**Description of the task:** Each line of the entries that contains the word "frames" adds one. Reply with the resulting number only.

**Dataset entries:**
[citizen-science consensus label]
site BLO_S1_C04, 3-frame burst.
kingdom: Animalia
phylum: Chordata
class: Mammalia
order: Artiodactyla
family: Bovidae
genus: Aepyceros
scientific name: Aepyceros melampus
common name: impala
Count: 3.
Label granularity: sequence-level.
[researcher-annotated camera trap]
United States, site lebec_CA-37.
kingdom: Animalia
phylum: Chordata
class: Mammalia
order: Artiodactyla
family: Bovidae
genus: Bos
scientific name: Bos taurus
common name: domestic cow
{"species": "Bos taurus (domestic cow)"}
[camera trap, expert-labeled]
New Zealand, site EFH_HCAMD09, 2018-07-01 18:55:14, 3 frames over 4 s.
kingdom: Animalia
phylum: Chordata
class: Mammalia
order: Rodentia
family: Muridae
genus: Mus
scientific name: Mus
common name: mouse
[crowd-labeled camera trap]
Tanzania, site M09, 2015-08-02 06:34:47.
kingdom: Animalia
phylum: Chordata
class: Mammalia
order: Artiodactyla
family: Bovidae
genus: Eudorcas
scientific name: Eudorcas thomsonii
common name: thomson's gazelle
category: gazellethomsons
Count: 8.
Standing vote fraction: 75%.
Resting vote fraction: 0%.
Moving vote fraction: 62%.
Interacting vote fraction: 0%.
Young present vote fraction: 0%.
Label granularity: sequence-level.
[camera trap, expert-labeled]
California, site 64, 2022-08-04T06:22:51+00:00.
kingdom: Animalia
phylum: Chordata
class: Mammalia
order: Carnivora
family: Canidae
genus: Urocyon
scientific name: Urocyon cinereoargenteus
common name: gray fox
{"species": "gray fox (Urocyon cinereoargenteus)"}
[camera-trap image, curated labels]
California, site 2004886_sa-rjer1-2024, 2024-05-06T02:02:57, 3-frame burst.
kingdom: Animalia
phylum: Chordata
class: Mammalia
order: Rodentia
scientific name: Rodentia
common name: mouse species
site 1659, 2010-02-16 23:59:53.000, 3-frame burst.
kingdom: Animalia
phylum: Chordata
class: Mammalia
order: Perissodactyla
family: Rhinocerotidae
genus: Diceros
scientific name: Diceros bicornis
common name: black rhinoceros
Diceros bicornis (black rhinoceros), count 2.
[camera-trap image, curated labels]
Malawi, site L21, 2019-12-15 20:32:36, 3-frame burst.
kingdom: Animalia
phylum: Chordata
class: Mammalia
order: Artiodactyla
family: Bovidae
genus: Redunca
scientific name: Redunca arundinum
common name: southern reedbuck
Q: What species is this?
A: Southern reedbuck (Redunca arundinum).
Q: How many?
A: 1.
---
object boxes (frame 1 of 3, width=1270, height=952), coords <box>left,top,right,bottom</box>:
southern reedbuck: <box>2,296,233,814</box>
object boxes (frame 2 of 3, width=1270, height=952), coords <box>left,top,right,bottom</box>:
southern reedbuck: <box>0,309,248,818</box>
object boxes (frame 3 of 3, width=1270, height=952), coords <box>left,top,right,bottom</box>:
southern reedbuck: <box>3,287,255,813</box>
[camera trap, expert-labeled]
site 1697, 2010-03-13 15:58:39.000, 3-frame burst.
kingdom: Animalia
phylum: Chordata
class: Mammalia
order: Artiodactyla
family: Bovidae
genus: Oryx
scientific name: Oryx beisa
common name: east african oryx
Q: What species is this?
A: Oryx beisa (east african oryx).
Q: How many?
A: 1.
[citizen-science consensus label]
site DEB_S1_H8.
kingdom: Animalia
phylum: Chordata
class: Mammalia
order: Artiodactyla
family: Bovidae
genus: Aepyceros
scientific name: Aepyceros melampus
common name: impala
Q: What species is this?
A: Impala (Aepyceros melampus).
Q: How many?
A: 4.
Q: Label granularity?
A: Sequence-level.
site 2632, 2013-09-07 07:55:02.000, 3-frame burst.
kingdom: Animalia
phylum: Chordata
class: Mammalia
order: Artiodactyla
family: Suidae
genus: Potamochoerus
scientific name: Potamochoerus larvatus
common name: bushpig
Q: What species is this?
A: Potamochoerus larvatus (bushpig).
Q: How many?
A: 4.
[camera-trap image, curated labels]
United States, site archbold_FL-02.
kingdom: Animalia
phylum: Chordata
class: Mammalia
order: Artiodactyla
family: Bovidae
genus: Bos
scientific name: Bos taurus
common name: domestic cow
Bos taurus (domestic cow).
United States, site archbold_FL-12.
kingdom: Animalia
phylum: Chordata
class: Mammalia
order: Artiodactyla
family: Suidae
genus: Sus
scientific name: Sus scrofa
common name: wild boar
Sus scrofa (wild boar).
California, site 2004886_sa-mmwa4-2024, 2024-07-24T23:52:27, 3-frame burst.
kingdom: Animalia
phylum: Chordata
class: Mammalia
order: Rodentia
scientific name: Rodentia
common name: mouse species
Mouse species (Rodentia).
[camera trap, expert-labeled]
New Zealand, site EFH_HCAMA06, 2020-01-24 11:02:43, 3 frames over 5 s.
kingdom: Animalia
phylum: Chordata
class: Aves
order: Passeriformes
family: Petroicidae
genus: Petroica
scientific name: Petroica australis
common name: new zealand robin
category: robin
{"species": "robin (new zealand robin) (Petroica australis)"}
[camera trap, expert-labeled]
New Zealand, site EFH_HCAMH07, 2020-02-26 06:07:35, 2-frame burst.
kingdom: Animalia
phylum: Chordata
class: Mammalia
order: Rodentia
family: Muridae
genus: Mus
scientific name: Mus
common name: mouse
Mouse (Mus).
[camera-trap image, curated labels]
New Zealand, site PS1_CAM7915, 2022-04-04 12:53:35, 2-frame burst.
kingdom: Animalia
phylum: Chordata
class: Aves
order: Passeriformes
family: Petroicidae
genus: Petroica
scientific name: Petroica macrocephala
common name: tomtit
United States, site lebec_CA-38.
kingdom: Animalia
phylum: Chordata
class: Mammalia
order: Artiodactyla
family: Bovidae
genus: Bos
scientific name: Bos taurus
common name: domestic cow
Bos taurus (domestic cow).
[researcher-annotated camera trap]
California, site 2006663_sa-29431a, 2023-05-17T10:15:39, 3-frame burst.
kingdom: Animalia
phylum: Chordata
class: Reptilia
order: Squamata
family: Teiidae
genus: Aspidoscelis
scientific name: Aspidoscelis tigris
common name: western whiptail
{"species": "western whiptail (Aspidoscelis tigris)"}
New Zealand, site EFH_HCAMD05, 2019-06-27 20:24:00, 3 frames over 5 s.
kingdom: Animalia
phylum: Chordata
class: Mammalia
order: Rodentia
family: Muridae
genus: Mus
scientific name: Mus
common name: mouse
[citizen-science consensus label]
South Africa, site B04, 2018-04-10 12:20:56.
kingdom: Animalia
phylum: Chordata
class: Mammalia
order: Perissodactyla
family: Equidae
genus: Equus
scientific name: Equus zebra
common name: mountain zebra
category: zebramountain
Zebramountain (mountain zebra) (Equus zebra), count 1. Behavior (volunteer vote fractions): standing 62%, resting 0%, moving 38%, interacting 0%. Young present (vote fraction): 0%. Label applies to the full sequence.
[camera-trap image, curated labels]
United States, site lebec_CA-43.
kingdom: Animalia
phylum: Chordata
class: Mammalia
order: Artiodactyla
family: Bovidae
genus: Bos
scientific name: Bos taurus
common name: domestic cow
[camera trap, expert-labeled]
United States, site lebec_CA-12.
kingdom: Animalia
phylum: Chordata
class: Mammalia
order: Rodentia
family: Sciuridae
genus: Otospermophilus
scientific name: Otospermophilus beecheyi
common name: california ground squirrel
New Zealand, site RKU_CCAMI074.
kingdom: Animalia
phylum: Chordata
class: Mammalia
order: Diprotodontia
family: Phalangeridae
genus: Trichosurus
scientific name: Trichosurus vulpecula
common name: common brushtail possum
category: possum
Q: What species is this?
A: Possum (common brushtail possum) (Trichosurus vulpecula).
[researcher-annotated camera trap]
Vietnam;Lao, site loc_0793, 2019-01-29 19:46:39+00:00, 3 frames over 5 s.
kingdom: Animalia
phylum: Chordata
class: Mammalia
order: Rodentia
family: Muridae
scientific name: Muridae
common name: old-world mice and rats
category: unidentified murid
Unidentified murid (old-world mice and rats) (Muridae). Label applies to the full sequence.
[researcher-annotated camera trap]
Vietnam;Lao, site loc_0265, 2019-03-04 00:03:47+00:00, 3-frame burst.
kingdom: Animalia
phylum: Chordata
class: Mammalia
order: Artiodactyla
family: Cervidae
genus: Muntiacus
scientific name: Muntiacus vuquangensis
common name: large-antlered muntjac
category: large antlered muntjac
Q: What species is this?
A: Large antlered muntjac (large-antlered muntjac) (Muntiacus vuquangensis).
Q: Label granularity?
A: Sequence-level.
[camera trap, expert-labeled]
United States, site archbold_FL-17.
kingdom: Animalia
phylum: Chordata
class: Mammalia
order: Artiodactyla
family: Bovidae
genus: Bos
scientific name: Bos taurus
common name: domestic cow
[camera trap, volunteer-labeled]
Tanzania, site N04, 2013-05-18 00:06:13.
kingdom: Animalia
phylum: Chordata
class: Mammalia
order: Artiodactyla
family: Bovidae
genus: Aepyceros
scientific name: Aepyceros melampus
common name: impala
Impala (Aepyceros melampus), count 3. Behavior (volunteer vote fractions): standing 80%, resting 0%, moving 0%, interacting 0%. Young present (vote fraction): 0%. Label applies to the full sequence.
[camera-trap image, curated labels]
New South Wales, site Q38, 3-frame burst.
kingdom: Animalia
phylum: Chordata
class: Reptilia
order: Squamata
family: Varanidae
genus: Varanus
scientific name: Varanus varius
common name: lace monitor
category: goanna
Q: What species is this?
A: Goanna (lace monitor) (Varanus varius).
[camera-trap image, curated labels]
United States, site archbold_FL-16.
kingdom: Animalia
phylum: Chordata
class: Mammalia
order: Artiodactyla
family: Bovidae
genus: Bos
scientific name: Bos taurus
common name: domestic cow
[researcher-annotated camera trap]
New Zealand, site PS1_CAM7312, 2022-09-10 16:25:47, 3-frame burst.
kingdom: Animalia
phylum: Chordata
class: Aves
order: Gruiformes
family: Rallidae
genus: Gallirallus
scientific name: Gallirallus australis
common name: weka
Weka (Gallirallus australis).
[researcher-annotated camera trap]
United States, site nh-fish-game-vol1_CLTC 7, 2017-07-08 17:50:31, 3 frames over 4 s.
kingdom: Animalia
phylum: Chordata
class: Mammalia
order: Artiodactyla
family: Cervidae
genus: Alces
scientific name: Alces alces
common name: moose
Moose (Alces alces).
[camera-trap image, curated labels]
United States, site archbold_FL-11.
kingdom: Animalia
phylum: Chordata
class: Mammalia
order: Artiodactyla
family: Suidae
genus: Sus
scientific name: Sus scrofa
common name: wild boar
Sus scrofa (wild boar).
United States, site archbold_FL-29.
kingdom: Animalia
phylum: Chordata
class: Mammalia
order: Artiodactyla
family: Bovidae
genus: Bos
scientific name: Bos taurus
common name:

**Response for this exercise:** 5